L’envie de participer à ce concours m’est venue en lisant Cradle to Cradle, en français : du berceau au berceau, l’ouvrage de Michael Braungart et William McDonough, expliquant les concepts de l’économie circulaire. Leur vision m’a apporté une nouvelle perspective où l’éthique,  au lieu de s’additionner à un système traditionnel, devient la structure même du système. Au lieu d’être un outil légitimant, l’éthique devient la raison d’être de l’économie. Je souhaite partager ma découverte à travers cet essai.


Synthèse de l’essai

Un état des lieux de la place de l’éthique dans l’entreprise d’aujourd’hui permet de constater que, bien souvent, elle  justifie, légitime, donne de la valeur, mais dans la plupart des cas ne résulte que d’un besoin latent qui se révèle en fonction des risques au gré des projets menés par les entreprises. L’éthique s’ajoute in-fine à la stratégie des entreprises. Certains dirigeants s’évertuent encore à se poser la question : avons-nous vraiment besoin d’éthique?

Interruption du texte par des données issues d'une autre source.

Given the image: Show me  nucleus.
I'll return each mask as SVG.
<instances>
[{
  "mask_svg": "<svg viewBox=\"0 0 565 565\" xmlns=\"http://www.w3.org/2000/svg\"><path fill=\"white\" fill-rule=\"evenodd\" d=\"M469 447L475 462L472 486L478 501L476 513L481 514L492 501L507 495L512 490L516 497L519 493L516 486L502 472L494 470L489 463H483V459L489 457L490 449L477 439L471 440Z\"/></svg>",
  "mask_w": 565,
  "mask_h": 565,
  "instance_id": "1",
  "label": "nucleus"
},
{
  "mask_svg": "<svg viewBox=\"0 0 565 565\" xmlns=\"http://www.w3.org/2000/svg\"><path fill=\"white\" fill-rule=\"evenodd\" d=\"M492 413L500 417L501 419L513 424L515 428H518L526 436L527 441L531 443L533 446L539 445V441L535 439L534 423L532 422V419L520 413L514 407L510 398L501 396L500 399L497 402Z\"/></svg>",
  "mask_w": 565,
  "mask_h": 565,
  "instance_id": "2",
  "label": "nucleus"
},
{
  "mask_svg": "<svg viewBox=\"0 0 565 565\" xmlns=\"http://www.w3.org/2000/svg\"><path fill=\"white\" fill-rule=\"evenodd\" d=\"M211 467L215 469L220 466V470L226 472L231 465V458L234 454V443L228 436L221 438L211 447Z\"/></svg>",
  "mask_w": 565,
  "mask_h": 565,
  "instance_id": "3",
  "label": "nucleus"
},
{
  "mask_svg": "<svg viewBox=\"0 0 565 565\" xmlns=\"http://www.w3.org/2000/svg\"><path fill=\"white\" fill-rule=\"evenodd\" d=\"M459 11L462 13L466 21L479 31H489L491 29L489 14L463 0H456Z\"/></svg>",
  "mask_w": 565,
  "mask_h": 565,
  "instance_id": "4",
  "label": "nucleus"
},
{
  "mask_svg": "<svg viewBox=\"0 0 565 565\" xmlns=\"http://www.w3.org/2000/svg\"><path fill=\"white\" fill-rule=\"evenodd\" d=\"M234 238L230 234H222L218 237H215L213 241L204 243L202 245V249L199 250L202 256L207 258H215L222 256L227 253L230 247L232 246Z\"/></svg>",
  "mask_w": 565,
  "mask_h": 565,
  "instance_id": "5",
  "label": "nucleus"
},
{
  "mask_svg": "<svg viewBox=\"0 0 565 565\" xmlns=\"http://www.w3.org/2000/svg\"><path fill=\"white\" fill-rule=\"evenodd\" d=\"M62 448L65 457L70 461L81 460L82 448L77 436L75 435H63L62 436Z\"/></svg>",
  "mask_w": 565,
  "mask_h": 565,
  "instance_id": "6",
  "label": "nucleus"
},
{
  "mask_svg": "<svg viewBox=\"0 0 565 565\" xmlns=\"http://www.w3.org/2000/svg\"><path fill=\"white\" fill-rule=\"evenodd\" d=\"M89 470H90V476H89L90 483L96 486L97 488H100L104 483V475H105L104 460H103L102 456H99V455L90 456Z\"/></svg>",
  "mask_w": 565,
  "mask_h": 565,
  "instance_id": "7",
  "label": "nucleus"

Les multiples défaillances de notre système économique actuel ne cessent de nous montrer ses limites. La sonnette d’alarme a été tirée, il est l’heure d’avancer de nouveaux modèles. Nous proposons celui de l’économie circulaire. Un modèle fermé, inspiré de la nature, où les ressources circulent de manière infinie et où les déchets deviennent des ressources. Chaque élément et ses externalités positives et négatives sont tous pris en compte et valorisés : rien ne se perd, tout se crée, tout se transforme ! Ce modèle propose une nouvelle vision de l’éthique, intrinsèque à l’économie. Dans ce modèle l’éthique est une condition vitale pour une réussite durable.


Bibliographie


  • Livres

(1)  McDonough W., Braungart M., Cradle to Cradle, remaking the way we make Things, 2002.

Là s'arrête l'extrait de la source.